The next day, starts fine, headlights work fine. Techs are stumped.
 
I then recalled about a month ago, my wife reported that the airbag light was flashing when she drove the car. Next time I drove it, it was not. Then one day it did, and it was a 3-7 code. My limited search capabilities for finding the meaning of this lead me to believe it was irregular voltage detected on the passenger side module. (If anyone has the exact meaning, please advise.) But that went away and has not come back either.
 
Long story short, I continue to have these intermittent, seemingly unrelated issues, that are various degrees of severity (can't drive the car at night without headlights, can't drive at all with it not starting, but can drive with a warning light occasionally).
 
Some posts point to these lead back to something as generic as the alternator going bad, and not putting out enough current. I'm tempted to believe that, because windings do go bad, but I've never had a dead battery issue.
 
Talking to the Mazda dealer, he wants to change the fuel pump and swap out the relays. I think this is short-sighted though. It's treating the symptoms, not treating the problem.
 
So, along the lines of a pre-failed alternator, could this be something as simple as a bad ground somewhere too? Any similar stories to correlate here or advice is appreciated greatly.

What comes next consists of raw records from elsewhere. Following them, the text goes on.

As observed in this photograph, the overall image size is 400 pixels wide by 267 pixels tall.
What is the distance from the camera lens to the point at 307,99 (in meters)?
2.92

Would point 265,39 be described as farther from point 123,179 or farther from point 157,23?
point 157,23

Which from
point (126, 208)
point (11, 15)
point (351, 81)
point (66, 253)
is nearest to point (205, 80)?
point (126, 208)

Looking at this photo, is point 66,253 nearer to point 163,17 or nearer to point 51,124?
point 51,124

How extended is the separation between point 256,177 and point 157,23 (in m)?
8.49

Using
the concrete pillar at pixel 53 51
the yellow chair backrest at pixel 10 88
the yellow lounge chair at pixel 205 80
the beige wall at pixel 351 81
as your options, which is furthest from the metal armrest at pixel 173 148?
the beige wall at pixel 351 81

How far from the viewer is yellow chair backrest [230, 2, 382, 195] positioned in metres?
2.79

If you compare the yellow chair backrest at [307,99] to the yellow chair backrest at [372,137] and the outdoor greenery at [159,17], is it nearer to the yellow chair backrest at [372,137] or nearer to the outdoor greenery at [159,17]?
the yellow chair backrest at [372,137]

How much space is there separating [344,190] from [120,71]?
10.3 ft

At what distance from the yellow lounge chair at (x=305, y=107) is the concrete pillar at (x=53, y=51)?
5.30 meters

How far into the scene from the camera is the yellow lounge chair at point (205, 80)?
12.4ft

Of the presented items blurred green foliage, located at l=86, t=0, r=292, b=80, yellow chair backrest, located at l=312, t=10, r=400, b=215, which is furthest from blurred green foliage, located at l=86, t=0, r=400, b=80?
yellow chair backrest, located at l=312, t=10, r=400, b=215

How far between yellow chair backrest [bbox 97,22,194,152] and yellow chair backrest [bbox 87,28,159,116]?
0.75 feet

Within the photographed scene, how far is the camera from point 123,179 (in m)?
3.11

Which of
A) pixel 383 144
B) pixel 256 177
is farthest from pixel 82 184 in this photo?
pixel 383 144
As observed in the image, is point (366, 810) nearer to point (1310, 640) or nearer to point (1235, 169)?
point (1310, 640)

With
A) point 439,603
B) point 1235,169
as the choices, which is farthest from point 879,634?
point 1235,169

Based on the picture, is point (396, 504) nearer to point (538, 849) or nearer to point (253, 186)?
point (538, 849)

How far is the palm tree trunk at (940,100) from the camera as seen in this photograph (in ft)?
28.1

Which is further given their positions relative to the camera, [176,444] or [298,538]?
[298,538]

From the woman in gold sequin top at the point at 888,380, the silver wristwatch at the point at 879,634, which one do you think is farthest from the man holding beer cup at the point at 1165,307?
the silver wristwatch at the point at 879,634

#2482 of 2544 clutch slave/master cylinder by iodome

Feb 18, 2010 (12:31 pm)

just replaced my slave and master cylinders for my clutch. still not getting any pressure.doesn't seem like it is taking any fluid from the reservoir. any suggestions? 1996 Mazda 626 4-cylinder

#2483 of 2544 Re: clutch slave/master cylinder [iodome] by puttering

Feb 18, 2010 (5:21 pm)

Replying to: iodome (Feb 18, 2010 12:31 pm)
Two things "right off of the bat": One: The hydraulic system ie master cylinder, line/lines from it to the slave cylinder, as well as the slave cylinder must be "bled" of all air in them. Usually one can have an assistant pump or press up and down on the clutch pedal, while the bleeder valve on the slave cylinder is opened, or loosened (while the pedal is held down) letting air mixed with fluid out,you can use a piece of rubber brake line going to a tin can to catch the old fluid mixed with air coming out, or a rag if you wish, and then closed or tightened BEFORE the pedal is allowed up so as not to draw any air back in. It is good to pump the pedal two or three times before it is held down to build pressure up before holding it down to open the bleeder valve on the slave cylinder. This process is repeated numerous times, but stopped to top off the master cylinder(clutch) with brake or clutch fluid (same thing basically) so IT DOES NOT GO DRY THEREBY ALLOWING AIR BACK INTO THE CLUTCH HYDRAULIC SYSTEM. Usually this is complete with one or two topping offs of the master cylinder when it is roughly half empty.
Second: The clutch must also be adjusted properly, ie, not too much freeplay, nor too tight that it will wear out the release bearing, and or cause the clutch to slip.